A majority in Congress favored war, and Wilson found his advisors unanimously in favor of war. Wilson feared that war might bring a spirit of brutality to the U.S. and jeopardize reforms. He agonized. No evidence exists that he was influenced by a desire to serve armament manufacturers or to save the investments of those who had been lending money to the Entente powers – largely men who had opposed him in his run for office in 1916 and whom Wilson owed nothing.
Wilson came down on the side of his advisors, and he created a rationale for his decision. He went before a joint session of Congress and announced that the United States would not choose "the path of submission." The world, he told Congress and the nation, must be "made safe for democracy." He called for a new balance of power. And at the end of his speech, when he asked for a declaration of war, the Congress exploded in applause.
On April 6 the House of Representatives voted 373 to 50 in favor of declaring war, and the Senate voted in favor by 82 to 6. Rather than having been made somber by the weight of their decision, congressmen greeted the results of their votes by standing on their chairs, waving their American flag lapel pins and cheering.

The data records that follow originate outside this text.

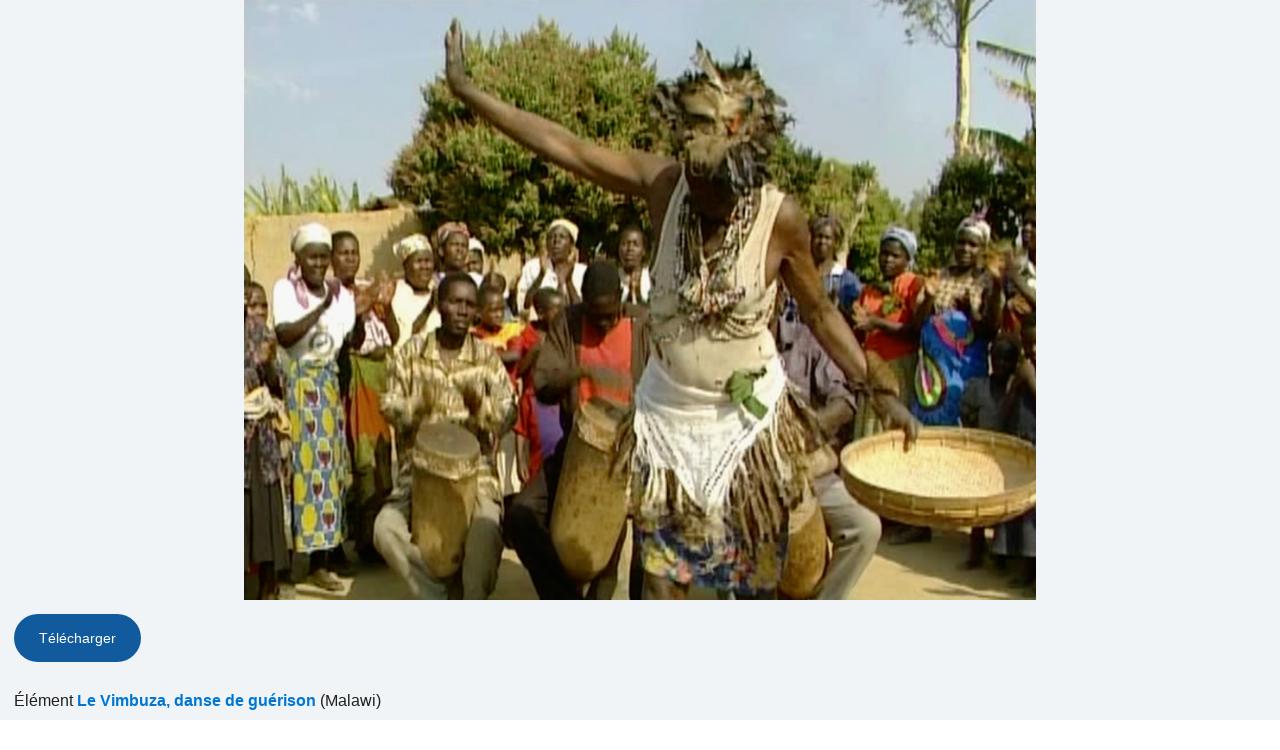

--- FILE ---
content_type: text/html; charset=UTF-8
request_url: https://ich.unesco.org/fr/00973?photoID=00059
body_size: 7467
content:
<!DOCTYPE HTML>
<HTML ID="HTML" LANG="fr" DIR="LTR">
    <HEAD>
	<TITLE>Photo pop-up - UNESCO Patrimoine culturel immatériel</TITLE>
	<META NAME="DESCRIPTION" CONTENT="" />
	<META CHARSET="UTF-8">
    <META HTTP-EQUIV="X-UA-Compatible" CONTENT="IE=edge,chrome=1">
	<meta name="viewport" content="width=device-width, initial-scale=1, maximum-scale=5"/>
	<link rel="stylesheet" href="/css/bootstrap.min.css?version=20250442">
	<link rel="stylesheet" href="/css/custom.css?version=20250442" media="all">
	<link rel="stylesheet" href="/css/fancybox.css?version=20250442" type="text/css" media="screen" />
	<link href="/css/select2.css" rel="stylesheet" />
	<link rel="stylesheet" media="all" href="https://fonts.googleapis.com/css2?family=Material+Icons+Sharp" />
	<link href="/css/styles.css?version=20250442" rel="stylesheet">
	<link rel="stylesheet" href="https://fonts.googleapis.com/css2?family=Inter:wght@100;200;300;400;500;600;700;800;900&display=swap" />
	<link rel="apple-touch-icon" sizes="180x180" href="/favicon/apple-touch-icon.png">
	<link rel="icon" type="image/png" sizes="32x32" href="/favicon/favicon-32x32.png">
	<link rel="icon" type="image/png" sizes="16x16" href="/favicon/favicon-16x16.png">
	<link rel="mask-icon" href="/favicon/safari-pinned-tab.svg" color="#5bbad5">
	<meta name="msapplication-TileColor" content="#da532c">
	<meta name="theme-color" content="#ffffff">
	<link rel="canonical" href="" />
	<meta property="twitter:card" content="summary_large_image" />
	<meta property="twitter:site" content="unesco" />
	<meta property="twitter:title" content="Photo pop-up - UNESCO Patrimoine culturel immatériel" />
	<meta property="og:title" content="Photo pop-up - UNESCO Patrimoine culturel immatériel" />
    <meta property="og:url" content="" />
    <meta property="og:image" content="" />
    <meta property="og:description" content="" />
	<meta property="og:article:publisher" content="UNESCO" />
	
	<link rel="shortcut icon" href="/favicon/favicon.ico" type="image/x-icon">
	<link rel="icon" href="/favicon/favicon.ico" type="image/x-icon">
	<link rel="alternate" type="application/rss+xml" href="https://ich.unesco.org/cron_rss.php?flux-rss=news&lang=fr" title="flux rss news"> 
	<noscript>
		<link href="/css/noscript.css?version=20250442" rel="stylesheet">
	</noscript>
	<script type="text/javascript">
		var languageSite = "fr";
		var jsPath = "/js/";
		var ajaxPath = "../ajax.php";
	</script>
	<script type="text/javascript" src="/js/jquery-3.7.1.min.js?version=20250116"></script>
</HEAD>
    <BODY id="body-popup" role="document">
        <main id="main" class="content">
    <div class="photos-popup">
    <dl id="photo-zone">
        <dt class="photo">
            <div class="photo-div">
                <img
                    class="photo-img"
                    alt="N°00059"
                    src="/img/photo/thumb/00059-HUG.jpg"
                    height="auto"
                />
            </div>
        </dt>
        <dd class="photo-legend-slideshow">
            <a class="btn btn-secondary" download href="/img/photo/src/00059.jpg">Télécharger</a>
        </dd>
        <dd class="photo-legend-slideshow">
            Élément
            <a class="link" href="https://ich.unesco.org/fr/RL/le-vimbuza-danse-de-guerison-00158" target="_parent">Le Vimbuza, danse de guérison</a>
            (Malawi)<br />
        </dd>
        <dd class="photo-legend-slideshow">Inscrit en 2008 (<a class="link" href="https://ich.unesco.org/index.php?pg=00196">3.COM</a>)
             sur la Liste représentative du patrimoine culturel immatériel de l’humanité (originellement proclamé en 2005)</dd>
        
        <dd class="photo-legend-slideshow">
            
        </dd>
        
        <dd class="photo-legend copyright-caption">© UNESCO / Malawi National Commission for UNESCO</dd>
        
    </dl>
</div>

<script type="text/javascript" src="/js/plugins/photos.js?version=20250116"></script>
<script type="text/javascript">
    var thumbsUrl = "";
    $(document).ready(function() {
        if (thumbsUrl !== '') {
            $.ajax({
                url: thumbsUrl,
                dataType: 'json',
                success: function(data) {
                    if (data.success) {
                        var img = $('#photo-zone .photo .photo-div img').first();
                        if (img.length > 0) {
                            img.attr('src', img.attr('src')+'?t='+(new Date()).getTime());
                        }
                    }
                }
            });
        }
    });
</script>
</main>

        <script type="text/javascript" src="/js/lang/fr.js"></script>
        <script type="text/javascript" src="/js/lib/modernizr-custom.js"></script>
        <style type="text/css">.fancybox-margin{margin-right:0px;}</style>

        <script type="text/javascript" src="/js/plugins/jquery.slideshow.js?version=20250116"></script>
        <script src="https://maxcdn.bootstrapcdn.com/bootstrap/3.3.7/js/bootstrap.min.js" integrity="sha384-Tc5IQib027qvyjSMfHjOMaLkfuWVxZxUPnCJA7l2mCWNIpG9mGCD8wGNIcPD7Txa" crossorigin="anonymous"></script>

        <script type="text/javascript" src="/js/plugins/jquery.image.js?version=20250116"></script>
        <script type="text/javascript" src="/js/plugins/jquery.plugins.min.js?version=20250116"></script>

        <script type="text/javascript" src="/js/global.js?version=20250116"></script>
        <script defer type="text/javascript" src="/js/fancyBoxInitialize.js?version=20250116"></script>
        <script type="text/javascript" src="/js/plugins/jquery.fancybox.js?version=20250116"></script>
        <script type="text/javascript" src="/js/plugins/jquery.image.js?version=20250116"></script>
        <script type="text/javascript" src="/js/main.js?version=20250116"></script>
        <script type="text/javascript" src="/js/periodic-report.js?version=20250116"></script>

        <script type="text/javascript" src="/js/plugins/home.js?version=20250116"></script>
        <script type="text/javascript" src="/js/fullcalendar.js?version=20250116"></script>
        <script src=" https://cdn.jsdelivr.net/npm/select2/dist/js/select2.min.js "></script>
        <link href=" https://cdn.jsdelivr.net/npm/select2/dist/css/select2.min.css " rel="stylesheet">
        <script src="https://code.jquery.com/ui/1.13.3/jquery-ui.min.js" integrity="sha256-sw0iNNXmOJbQhYFuC9OF2kOlD5KQKe1y5lfBn4C9Sjg=" crossorigin="anonymous"></script>
        <script src="//ajax.googleapis.com/ajax/libs/jqueryui/1.11.1/i18n/jquery-ui-i18n.min.js"></script>
        <link rel="stylesheet" href="https://code.jquery.com/ui/1.13.3/themes/smoothness/jquery-ui.css">

        <script src="/js/plugins/jquery.mmenu.all.js" type="text/javascript"></script>
        <link href="/css/plugins/jquery.mmenu.all.css" type="text/css" rel="stylesheet" />

        <script type="text/javascript">
            var version = "fr";
            var image_star_url = "https://ich.unesco.org/fr/photo-notation-and-subject-index-system-00959";
            var image_subject_url =  "https://ich.unesco.org/fr/photo-notation-and-subject-index-system-00959";

            $(".fg-multiselect").select2();
        </script>
        
    </BODY>
<script type="text/javascript">
(function(){
window["loaderConfig"] = "/TSPD/?type=21";
})();

</script>

<script type="text/javascript" src="/TSPD/?type=18"></script>

</HTML>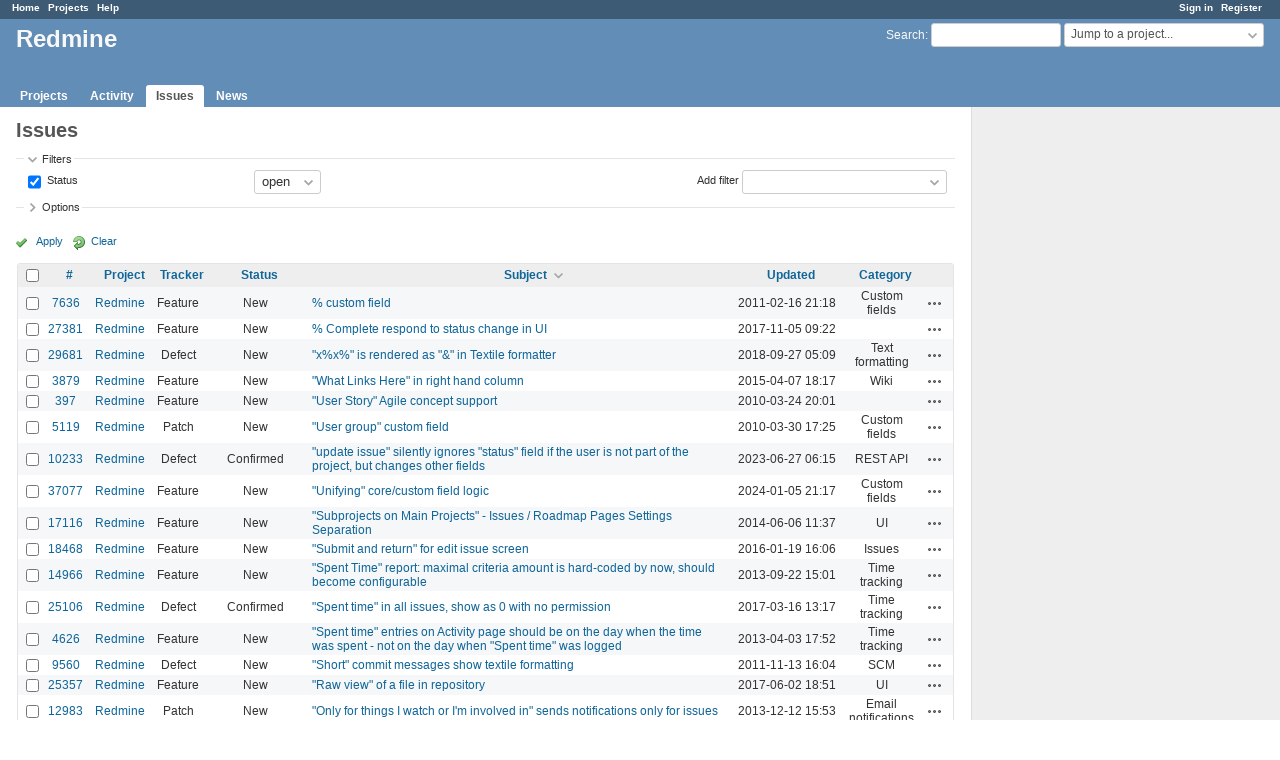

--- FILE ---
content_type: text/html; charset=utf-8
request_url: https://www.google.com/recaptcha/api2/aframe
body_size: 269
content:
<!DOCTYPE HTML><html><head><meta http-equiv="content-type" content="text/html; charset=UTF-8"></head><body><script nonce="fFuhKkp5F5VC3R1zmqzKmQ">/** Anti-fraud and anti-abuse applications only. See google.com/recaptcha */ try{var clients={'sodar':'https://pagead2.googlesyndication.com/pagead/sodar?'};window.addEventListener("message",function(a){try{if(a.source===window.parent){var b=JSON.parse(a.data);var c=clients[b['id']];if(c){var d=document.createElement('img');d.src=c+b['params']+'&rc='+(localStorage.getItem("rc::a")?sessionStorage.getItem("rc::b"):"");window.document.body.appendChild(d);sessionStorage.setItem("rc::e",parseInt(sessionStorage.getItem("rc::e")||0)+1);localStorage.setItem("rc::h",'1769651352278');}}}catch(b){}});window.parent.postMessage("_grecaptcha_ready", "*");}catch(b){}</script></body></html>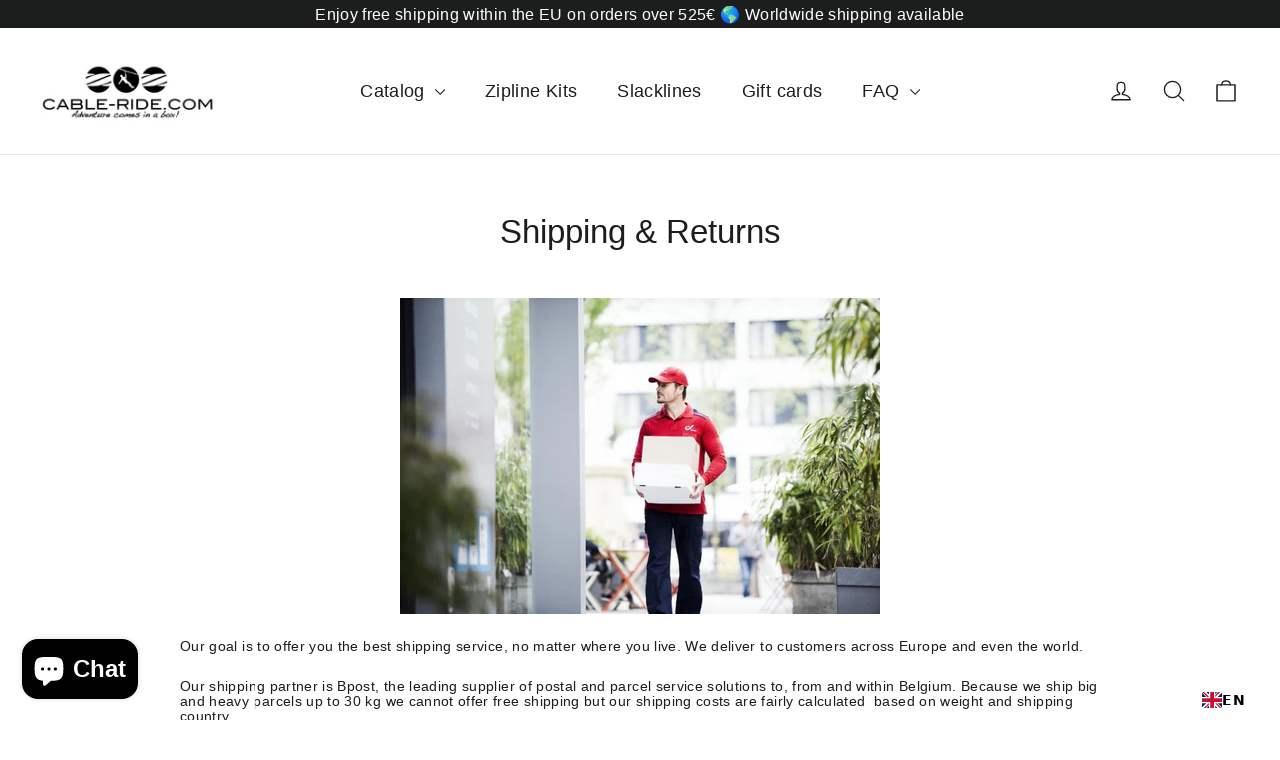

--- FILE ---
content_type: text/javascript; charset=utf-8
request_url: https://tags.akohub.com/widget.js?id=c5df4084bde99e0c11a669ff86050da85b31af32ab13df9ec829633dbeb6bef5&ts=1715681266917&shop=cable-ride-com.myshopify.com
body_size: 987
content:
!function(){function e(){var c=window.XMLHttpRequest?new XMLHttpRequest:new ActiveXObject("Microsoft.XMLHTTP");c.onreadystatechange=function(){if(4==c.readyState&&200==c.status){var t=JSON.parse(c.responseText),e=[];if("object"==typeof t&&void 0!==t.items){for(var o=0;o<t.items.length;o++)e.push(t.items[o].product_id.toString());(e=function(t){var e=[],o=[],c=/am_shpf_cart_products=((\w+,?)*)/.exec(document.cookie);Array.isArray(c)&&void 0!==c[1]&&(e=c[1].split(","));for(var n,i=0;i<t.length;i++)-1==e.indexOf(t[i])&&o.push(t[i]);return 0<t.length?(n=new Date,(c=new Date(n)).setDate(n.getDate()+30),document.cookie="am_shpf_cart_products="+t.join(",")+";path=/;expires="+c):document.cookie="am_shpf_cart_products=;path=/;expires=Thu, 01 Jan 1970 00:00:01 GMT;",o}(e)).length&&fbq("trackSingleCustom","256892538510359","AMAddToCart",{content_ids:e,content_type:"product",product_catalog_id:"3156878611089720"})}}},c.open("GET","/cart.js",!0),c.send()}function o(){if(function(t){var e=[],o=/am_shpf_checkout_tokens=((\w+,?)*)/.exec(document.cookie);if(-1!=(e=Array.isArray(o)&&void 0!==o[1]?o[1].split(","):e).indexOf(t))return!1;e.push(t);o=new Date,t=new Date(o);return t.setDate(o.getDate()+30),document.cookie="am_shpf_checkout_tokens="+e.join(",")+";path=/;expires="+t,!0}(Shopify.checkout.token)){for(var t=[],e=0;e<Shopify.checkout.line_items.length;e++)t.push(Shopify.checkout.line_items[e].product_id);fbq("trackSingleCustom","256892538510359","AMPurchase",{content_ids:t,content_type:"product",product_catalog_id:"3156878611089720",value:Shopify.checkout.total_price,currency:Shopify.checkout.currency,num_items:Shopify.checkout.line_items.length})}}var t,c,n,i,r;t=function(){var t;__st&&("product"==__st.rtyp||"product"==__st.p?fbq("trackSingleCustom","256892538510359","AMViewContent",{content_ids:__st.rid,content_type:"product",product_catalog_id:"3156878611089720"}):"collection"==__st.rtyp||"collection"==__st.p?fbq("trackSingleCustom","256892538510359","AMViewCollection",{content_ids:__st.rid,content_type:"product"}):!__st.s||(t=/products-(\d*)/.exec(__st.s))&&1<t.length&&fbq("trackSingleCustom","256892538510359","AMViewContent",{content_ids:t[1],content_type:"product",product_catalog_id:"3156878611089720"})),(Shopify&&Shopify.checkout&&Shopify.Checkout&&"thank_you"===Shopify.Checkout.page?o:e)()},"undefined"==typeof fbq&&(i=window,c=document,r="script",i.fbq||(n=i.fbq=function(){n.callMethod?n.callMethod.apply(n,arguments):n.queue.push(arguments)},i._fbq||(i._fbq=n),(n.push=n).loaded=!0,n.version="2.0",n.queue=[],(i=c.createElement(r)).async=!0,i.src="//connect.facebook.net/en_US/fbevents.js",(r=c.getElementsByTagName(r)[0]).parentNode.insertBefore(i,r)),fbq("init","256892538510359"),fbq("track","PageView")),t()}();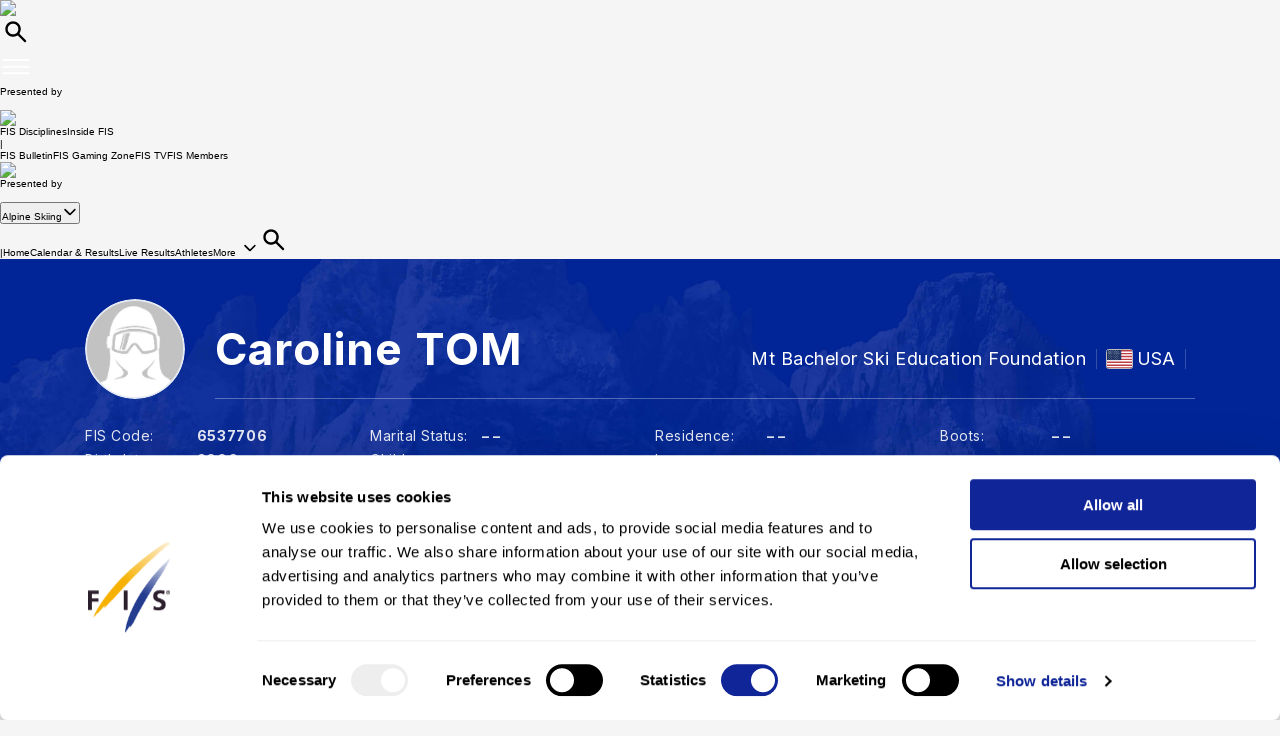

--- FILE ---
content_type: application/javascript
request_url: https://data.fis-ski.com/static/apps/jquery_plugins/highchart/code/modules/no-data-to-display.js
body_size: 1659
content:
/*
 Highcharts JS v7.0.1 (2018-12-19)
 Plugin for displaying a message when there is no data visible in chart.

 (c) 2010-2018 Highsoft AS
 Author: Oystein Moseng

 License: www.highcharts.com/license
*/
(function(c){"object"===typeof module&&module.exports?module.exports=c:"function"===typeof define&&define.amd?define(function(){return c}):c("undefined"!==typeof Highcharts?Highcharts:void 0)})(function(c){(function(d){var c=d.seriesTypes,e=d.Chart.prototype,f=d.getOptions(),g=d.extend;g(f.lang,{noData:"No data to display"});f.noData={position:{x:0,y:0,align:"center",verticalAlign:"middle"},style:{fontWeight:"bold",fontSize:"12px",color:"#666666"}};"bubble gauge heatmap pie sankey treemap waterfall".split(" ").forEach(function(b){c[b]&&
(c[b].prototype.hasData=function(){return!!this.points.length})});d.Series.prototype.hasData=function(){return this.visible&&void 0!==this.dataMax&&void 0!==this.dataMin};e.showNoData=function(b){var a=this.options;b=b||a&&a.lang.noData;a=a&&a.noData;!this.noDataLabel&&this.renderer&&(this.noDataLabel=this.renderer.label(b,0,0,null,null,null,a.useHTML,null,"no-data"),this.styledMode||this.noDataLabel.attr(a.attr).css(a.style),this.noDataLabel.add(),this.noDataLabel.align(g(this.noDataLabel.getBBox(),
a.position),!1,"plotBox"))};e.hideNoData=function(){this.noDataLabel&&(this.noDataLabel=this.noDataLabel.destroy())};e.hasData=function(){for(var b=this.series||[],a=b.length;a--;)if(b[a].hasData()&&!b[a].options.isInternal)return!0;return this.loadingShown};d.addEvent(d.Chart,"render",function(){this.hasData()?this.hideNoData():this.showNoData()})})(c)});
//# sourceMappingURL=no-data-to-display.js.map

Billy Sunday was cheered by the decision, and his view was echoed by the Los Angeles Times, which joined Billy Sunday in claiming that the United States was on its way to fighting "Christ's war." Some pacifistic ministers protested that the war was a violation of Christianity. A few Americans were embittered, and some saw Wilson as acting on behalf of big business. But many who had opposed going to war or had had doubts about it now believed that it was their duty to support the war effort. War meant that young American men would die, and the patriotic thing to do was to lend a hand in the coming struggle.